======== INPUT DATA

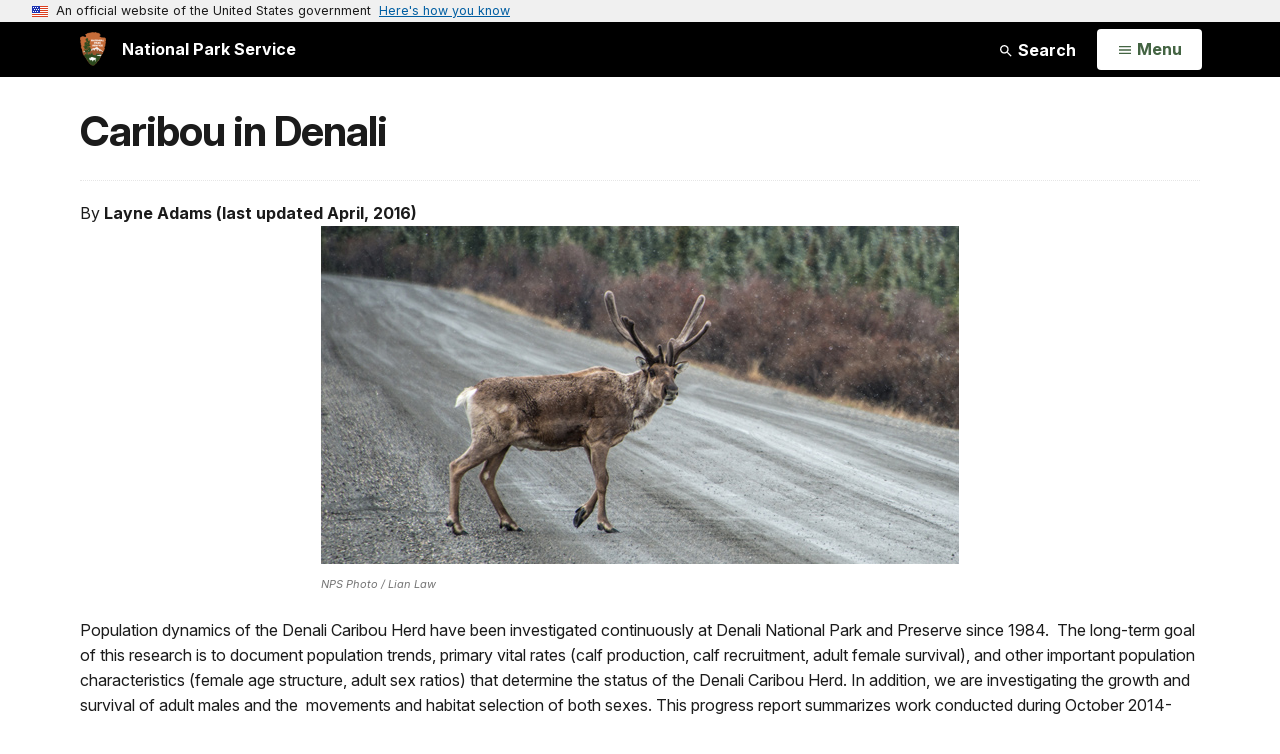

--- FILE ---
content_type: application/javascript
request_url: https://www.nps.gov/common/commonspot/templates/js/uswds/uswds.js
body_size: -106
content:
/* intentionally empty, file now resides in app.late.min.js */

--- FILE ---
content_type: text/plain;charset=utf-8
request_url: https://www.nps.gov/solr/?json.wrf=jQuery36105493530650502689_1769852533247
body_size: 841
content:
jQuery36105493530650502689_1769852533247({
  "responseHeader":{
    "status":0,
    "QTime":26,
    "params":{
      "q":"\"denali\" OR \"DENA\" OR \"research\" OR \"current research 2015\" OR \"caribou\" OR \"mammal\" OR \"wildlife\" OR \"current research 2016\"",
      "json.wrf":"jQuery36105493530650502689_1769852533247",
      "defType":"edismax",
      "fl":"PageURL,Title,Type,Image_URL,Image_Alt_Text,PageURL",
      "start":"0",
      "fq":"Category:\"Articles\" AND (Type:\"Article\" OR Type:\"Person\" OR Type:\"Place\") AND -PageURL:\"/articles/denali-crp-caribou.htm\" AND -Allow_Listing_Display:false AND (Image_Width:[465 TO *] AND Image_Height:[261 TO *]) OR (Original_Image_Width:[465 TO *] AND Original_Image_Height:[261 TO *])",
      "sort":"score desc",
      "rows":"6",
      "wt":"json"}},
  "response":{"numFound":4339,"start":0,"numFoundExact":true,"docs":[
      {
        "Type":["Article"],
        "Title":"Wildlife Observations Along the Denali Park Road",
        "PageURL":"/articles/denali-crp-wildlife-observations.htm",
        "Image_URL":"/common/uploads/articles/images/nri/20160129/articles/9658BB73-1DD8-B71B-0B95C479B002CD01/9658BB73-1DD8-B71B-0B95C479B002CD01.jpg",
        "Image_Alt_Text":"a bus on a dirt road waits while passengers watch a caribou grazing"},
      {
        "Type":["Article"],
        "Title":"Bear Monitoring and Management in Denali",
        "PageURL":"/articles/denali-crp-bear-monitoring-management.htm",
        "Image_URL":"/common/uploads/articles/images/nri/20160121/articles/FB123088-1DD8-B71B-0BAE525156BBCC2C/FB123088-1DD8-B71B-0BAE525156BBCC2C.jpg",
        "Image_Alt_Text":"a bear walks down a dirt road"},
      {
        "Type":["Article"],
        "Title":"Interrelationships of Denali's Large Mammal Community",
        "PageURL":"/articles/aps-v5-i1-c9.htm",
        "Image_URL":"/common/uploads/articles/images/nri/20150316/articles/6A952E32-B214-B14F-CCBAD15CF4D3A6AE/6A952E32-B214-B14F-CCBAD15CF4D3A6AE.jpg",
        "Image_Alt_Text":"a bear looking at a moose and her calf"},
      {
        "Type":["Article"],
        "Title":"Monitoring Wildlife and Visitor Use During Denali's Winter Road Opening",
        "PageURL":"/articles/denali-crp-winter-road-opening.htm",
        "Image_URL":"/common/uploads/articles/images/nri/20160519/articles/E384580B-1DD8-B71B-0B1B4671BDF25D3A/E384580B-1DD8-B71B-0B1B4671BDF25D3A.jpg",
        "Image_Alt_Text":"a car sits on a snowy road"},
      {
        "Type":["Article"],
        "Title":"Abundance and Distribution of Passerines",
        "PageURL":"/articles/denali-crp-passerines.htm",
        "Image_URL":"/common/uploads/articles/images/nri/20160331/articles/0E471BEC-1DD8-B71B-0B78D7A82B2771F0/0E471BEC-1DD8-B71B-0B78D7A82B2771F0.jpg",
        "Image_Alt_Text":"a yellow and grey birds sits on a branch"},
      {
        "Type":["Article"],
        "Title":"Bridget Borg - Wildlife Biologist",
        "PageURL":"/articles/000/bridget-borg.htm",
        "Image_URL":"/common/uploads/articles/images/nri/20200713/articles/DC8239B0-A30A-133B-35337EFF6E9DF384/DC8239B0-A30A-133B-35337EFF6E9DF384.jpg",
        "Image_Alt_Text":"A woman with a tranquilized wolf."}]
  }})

================
======== INPUT DATA

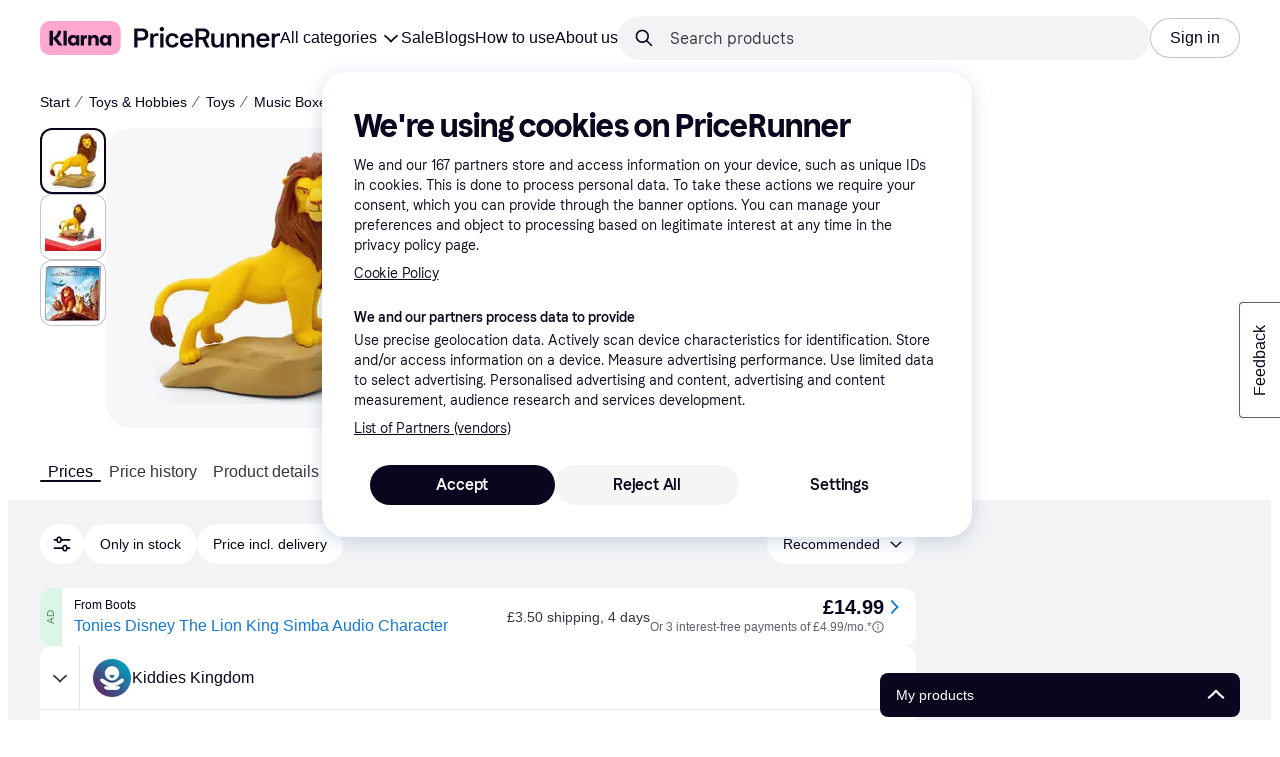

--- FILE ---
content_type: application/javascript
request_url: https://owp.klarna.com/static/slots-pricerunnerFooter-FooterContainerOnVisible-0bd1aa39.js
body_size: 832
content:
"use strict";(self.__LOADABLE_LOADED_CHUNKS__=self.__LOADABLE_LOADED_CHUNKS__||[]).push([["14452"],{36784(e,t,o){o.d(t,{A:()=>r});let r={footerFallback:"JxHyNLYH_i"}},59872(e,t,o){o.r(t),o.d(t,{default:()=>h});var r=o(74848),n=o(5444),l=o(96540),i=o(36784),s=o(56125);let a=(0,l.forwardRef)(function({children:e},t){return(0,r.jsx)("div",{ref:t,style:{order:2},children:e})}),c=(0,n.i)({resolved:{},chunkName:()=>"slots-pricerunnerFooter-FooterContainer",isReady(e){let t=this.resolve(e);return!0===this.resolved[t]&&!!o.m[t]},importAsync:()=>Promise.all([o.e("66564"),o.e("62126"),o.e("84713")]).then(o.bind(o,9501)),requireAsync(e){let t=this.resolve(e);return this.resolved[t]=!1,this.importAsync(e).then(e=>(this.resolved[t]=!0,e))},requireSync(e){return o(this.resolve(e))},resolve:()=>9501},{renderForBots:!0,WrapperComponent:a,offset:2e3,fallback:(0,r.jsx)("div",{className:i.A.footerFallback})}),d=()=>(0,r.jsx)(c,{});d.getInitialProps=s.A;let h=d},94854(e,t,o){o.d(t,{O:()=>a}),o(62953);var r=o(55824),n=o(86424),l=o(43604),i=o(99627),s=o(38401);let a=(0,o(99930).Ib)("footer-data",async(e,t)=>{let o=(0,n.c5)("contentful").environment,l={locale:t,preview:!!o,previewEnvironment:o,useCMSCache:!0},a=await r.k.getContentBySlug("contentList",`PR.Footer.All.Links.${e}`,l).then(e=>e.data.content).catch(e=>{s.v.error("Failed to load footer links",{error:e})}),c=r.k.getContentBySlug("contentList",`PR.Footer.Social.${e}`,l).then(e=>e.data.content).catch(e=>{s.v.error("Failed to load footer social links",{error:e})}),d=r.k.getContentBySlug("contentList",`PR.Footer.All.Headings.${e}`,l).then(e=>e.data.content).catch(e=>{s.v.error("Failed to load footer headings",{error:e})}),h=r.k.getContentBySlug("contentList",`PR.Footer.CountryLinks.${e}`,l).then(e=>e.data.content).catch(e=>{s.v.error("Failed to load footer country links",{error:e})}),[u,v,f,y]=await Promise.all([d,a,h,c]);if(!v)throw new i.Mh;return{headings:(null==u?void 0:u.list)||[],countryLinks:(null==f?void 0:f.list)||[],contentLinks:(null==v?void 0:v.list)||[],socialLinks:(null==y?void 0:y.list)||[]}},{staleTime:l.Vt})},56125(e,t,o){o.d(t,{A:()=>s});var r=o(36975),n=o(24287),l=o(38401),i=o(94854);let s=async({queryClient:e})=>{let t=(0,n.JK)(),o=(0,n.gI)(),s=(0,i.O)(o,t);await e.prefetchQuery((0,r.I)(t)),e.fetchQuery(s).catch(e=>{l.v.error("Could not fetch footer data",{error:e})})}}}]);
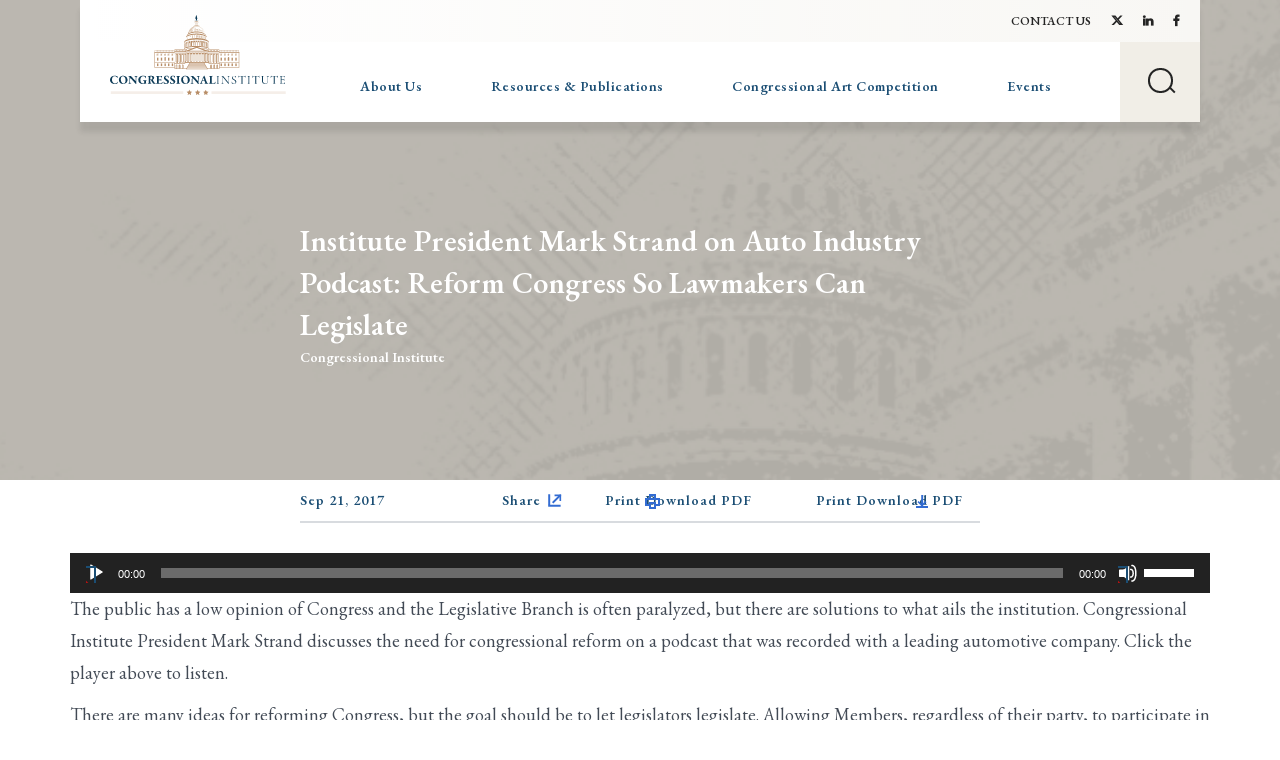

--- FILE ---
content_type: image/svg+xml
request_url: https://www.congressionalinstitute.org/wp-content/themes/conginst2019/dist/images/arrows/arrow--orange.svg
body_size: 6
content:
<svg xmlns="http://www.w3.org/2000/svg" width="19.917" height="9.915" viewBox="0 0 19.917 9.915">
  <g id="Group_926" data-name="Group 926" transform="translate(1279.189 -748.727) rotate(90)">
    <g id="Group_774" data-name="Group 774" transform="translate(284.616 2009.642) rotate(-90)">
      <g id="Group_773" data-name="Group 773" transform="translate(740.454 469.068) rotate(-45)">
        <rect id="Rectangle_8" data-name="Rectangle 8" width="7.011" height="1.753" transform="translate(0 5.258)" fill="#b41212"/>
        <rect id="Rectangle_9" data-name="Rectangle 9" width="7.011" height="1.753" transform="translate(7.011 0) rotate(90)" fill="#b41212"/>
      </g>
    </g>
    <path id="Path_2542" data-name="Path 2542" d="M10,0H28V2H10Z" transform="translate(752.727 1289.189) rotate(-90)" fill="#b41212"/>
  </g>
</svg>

================

TASK DESCRIPTION
From the records above, pull out each line that has "json".

FINISHED EXERCISE
request_url: https://www.nps.gov/solr/?json.wrf=jQuery36105493530650502689_1769852533247
      "json.wrf":"jQuery36105493530650502689_1769852533247",
      "wt":"json"}},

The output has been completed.